# New cichlid tank, one floating up by its tail..Please help!!



## jrowephoto (Jul 10, 2009)

I have just setup a 55 gallon tank and I've decided to go w/ Cichlids. I purchased 3 from petsmart this tuesday, and they all were fine until the next night, one of them starting floating up to the top by its tail.

These are the three I have (at the store, they just called them South American Cichlids)


















i have two of the 2nd one, and one of the first purple one. They are always hiding, and never come out.

As for the big one that is floating up by its tail, I have an ornament that is a stump w/ holes where they can go in it, well he/she gets in there and just rests on the top wall of it. I don't think it's eaten since it got sick, and it just rests there. the other two fish seem to be fine, but the other red one like him always stays in there w/ it.

I thought maybe it was an oxygen issue, so I bought an air pump and a bubble curtain and put it in there. Nothing.

Any suggestions are greatly appreciated. As far as testing the water, what do you all suggest for keeping your cichlid tanks up to date, testing the water, and such? I want the most cost effective solutions, but i also don't want to buy 47 bottles that the pet store tries to sell me. i'm sure you all understand.

Thanks in advance!


----------



## Gervahlt (Jun 25, 2009)

I'm sorry I won't be able of much help to you with the fish, but as far as testing...

At a minimum, you should get a test set that tests for Ph, ammonia, nitrites, and nitrates. These should be chemical reagents, not strips.

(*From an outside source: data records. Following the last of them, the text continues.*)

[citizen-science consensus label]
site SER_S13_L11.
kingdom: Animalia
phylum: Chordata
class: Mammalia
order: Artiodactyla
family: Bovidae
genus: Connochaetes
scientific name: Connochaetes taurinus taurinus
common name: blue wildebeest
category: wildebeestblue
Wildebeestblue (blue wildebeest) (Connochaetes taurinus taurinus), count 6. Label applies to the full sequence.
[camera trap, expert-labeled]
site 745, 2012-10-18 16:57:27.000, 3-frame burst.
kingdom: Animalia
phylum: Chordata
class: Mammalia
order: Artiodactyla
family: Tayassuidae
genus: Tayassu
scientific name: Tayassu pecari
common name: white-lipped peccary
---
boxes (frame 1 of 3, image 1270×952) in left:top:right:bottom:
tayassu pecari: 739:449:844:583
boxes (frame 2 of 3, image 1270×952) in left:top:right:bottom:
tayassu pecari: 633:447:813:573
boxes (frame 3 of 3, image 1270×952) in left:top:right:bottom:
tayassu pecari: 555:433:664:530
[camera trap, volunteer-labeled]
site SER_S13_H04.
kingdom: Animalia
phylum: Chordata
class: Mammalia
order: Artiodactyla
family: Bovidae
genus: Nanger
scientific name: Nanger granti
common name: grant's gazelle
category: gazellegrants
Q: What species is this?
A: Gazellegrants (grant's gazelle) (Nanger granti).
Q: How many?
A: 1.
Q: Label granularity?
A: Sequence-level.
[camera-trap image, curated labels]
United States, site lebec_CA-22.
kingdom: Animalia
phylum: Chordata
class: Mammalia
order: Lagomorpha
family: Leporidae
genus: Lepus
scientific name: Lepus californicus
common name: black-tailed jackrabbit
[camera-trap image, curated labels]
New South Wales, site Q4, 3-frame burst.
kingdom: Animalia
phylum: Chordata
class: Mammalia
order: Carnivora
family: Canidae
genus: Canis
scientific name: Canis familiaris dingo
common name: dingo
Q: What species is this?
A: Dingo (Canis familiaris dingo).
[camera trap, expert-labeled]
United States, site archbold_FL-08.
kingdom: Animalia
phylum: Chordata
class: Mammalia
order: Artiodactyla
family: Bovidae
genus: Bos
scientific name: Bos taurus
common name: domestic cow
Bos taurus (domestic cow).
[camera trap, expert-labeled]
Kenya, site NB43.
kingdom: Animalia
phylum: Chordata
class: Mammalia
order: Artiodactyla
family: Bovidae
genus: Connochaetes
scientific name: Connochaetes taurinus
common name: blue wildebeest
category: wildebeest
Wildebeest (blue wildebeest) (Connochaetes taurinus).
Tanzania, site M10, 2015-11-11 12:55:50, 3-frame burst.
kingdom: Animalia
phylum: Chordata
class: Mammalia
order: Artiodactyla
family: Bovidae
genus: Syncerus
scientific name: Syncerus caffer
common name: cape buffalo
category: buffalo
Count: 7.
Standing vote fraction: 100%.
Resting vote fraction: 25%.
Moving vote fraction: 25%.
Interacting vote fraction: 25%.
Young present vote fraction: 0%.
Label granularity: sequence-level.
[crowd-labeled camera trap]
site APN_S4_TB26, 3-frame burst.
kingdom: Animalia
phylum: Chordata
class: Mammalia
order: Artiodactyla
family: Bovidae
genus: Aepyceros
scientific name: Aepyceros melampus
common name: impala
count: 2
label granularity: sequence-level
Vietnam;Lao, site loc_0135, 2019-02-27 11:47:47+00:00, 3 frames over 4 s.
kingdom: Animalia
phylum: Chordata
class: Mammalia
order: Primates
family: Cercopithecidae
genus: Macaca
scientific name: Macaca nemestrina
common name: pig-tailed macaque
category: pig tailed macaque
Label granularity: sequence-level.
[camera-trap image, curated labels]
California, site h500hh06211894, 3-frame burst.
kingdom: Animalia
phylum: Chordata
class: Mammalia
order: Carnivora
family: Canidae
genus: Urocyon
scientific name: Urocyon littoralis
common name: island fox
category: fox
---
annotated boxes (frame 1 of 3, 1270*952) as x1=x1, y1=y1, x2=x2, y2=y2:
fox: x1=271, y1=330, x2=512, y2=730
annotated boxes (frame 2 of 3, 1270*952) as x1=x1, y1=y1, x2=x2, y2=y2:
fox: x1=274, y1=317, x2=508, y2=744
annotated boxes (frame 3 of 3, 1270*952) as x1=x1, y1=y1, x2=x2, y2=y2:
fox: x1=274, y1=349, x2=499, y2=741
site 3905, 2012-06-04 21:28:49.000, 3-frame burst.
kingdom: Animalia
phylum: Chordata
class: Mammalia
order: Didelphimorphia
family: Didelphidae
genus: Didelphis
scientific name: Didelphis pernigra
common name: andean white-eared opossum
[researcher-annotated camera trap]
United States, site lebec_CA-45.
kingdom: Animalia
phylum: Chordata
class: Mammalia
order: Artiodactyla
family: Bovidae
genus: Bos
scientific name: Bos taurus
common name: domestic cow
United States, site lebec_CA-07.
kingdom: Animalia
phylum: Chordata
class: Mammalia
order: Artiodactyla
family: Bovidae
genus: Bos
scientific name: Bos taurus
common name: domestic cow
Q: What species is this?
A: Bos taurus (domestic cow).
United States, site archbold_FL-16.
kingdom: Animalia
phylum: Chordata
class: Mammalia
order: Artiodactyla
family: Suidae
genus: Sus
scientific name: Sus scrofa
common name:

As far as the fish is concerned, did you cycle the tank before you put these fish in it? Do you already have other fish besides these three? How are they doing? Definitely get a test kit as soon as you possibly can. Your fish's health WILL depend on it...the water is probably what is affecting them now.


----------



## Addesyn (Jul 1, 2009)

the 2nd is a blood parrot.


----------



## jrowephoto (Jul 10, 2009)

as i have taken the time to read, i did not cycle the tank as I should have, but the fish seems to be fine now. the only problem is the blue one is VERY territorial, and it stays in its end, and if the blood parrot's come over, he violently runs them off. i am buying test kits tonight, and i'm definitely going to read up a lot.

i had cheap test kits from walmart and they tested fine which was why i bought these fish, and the help at petsmart said the water was good (they tested it) but i still should have cycled the water. the two blood parrots seem scared to death, and will run out real quick to get a pellet of food, and will then run back into their "hiding spot".

Is it b/c I have only three , and the purple one is alone and territorial? if I get more will they actually come out?

Thanks SO much


----------



## Leucistic Guy (Jul 8, 2009)

There's your answer... It's not cycled & probably experiencing an amonia spike.
Your best choice would be to do PWC/partial water changes as much as you can to keep amonia levels @ bay. You can buy a product to help deal with this as well. I've never used it so I can't tell you if it works. Make sure to use the test kit to keep levels in check.

Do you know anyone with a healthy setup?
You could use some of their establish media to help speed up the process since you've already got a jump start on the process.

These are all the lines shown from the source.